## Action item
Nothing but the lines from the one containing "The researchers compared" through the one containing "The researchers measured whether", both included, should be given again, each exactly as written below.

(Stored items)

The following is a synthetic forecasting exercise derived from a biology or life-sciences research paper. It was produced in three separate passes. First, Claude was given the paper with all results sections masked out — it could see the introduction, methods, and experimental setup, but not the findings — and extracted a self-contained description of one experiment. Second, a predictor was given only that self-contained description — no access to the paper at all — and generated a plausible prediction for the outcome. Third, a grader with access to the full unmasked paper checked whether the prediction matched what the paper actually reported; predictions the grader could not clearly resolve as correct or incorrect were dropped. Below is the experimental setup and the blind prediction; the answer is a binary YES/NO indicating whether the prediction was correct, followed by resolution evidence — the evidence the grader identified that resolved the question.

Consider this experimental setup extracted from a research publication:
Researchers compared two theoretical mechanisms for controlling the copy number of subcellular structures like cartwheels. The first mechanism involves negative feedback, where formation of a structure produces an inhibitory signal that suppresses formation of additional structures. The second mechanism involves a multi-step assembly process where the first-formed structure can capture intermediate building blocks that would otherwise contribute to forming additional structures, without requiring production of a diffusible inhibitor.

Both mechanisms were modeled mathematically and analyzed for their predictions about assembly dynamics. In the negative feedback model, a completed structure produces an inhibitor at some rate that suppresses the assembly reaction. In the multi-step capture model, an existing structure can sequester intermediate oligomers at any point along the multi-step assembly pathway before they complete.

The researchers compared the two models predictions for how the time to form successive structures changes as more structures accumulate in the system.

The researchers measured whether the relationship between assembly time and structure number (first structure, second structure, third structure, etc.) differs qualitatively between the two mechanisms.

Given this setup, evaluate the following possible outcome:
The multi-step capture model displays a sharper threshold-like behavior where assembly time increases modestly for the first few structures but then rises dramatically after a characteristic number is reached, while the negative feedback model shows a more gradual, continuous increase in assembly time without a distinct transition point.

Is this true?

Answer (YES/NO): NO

--

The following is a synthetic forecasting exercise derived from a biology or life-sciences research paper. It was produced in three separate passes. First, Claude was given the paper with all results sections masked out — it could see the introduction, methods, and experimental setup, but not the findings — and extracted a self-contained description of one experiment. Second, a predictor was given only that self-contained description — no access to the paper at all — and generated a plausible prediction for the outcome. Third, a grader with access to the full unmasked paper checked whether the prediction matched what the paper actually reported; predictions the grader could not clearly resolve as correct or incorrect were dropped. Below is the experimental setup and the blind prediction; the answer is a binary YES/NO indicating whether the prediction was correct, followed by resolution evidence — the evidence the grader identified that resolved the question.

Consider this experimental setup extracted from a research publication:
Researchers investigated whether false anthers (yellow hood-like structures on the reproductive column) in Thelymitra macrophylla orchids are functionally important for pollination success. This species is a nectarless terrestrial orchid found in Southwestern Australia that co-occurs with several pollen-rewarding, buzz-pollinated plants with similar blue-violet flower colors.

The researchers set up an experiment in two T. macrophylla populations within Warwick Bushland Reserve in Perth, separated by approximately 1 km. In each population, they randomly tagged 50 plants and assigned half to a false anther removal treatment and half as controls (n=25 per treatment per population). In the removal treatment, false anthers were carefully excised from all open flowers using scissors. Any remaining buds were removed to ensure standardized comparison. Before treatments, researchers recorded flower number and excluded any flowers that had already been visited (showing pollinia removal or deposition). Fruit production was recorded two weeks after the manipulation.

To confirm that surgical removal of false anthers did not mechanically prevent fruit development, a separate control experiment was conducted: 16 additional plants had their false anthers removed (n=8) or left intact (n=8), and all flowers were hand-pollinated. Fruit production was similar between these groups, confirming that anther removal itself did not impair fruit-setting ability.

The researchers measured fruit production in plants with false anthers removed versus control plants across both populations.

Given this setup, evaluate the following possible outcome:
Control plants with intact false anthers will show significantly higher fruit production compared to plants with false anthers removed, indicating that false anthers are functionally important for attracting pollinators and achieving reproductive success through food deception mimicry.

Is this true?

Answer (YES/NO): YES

## Response box
The researchers compared the two models predictions for how the time to form successive structures changes as more structures accumulate in the system.

The researchers measured whether the relationship between assembly time and structure number (first structure, second structure, third structure, etc.) differs qualitatively between the two mechanisms.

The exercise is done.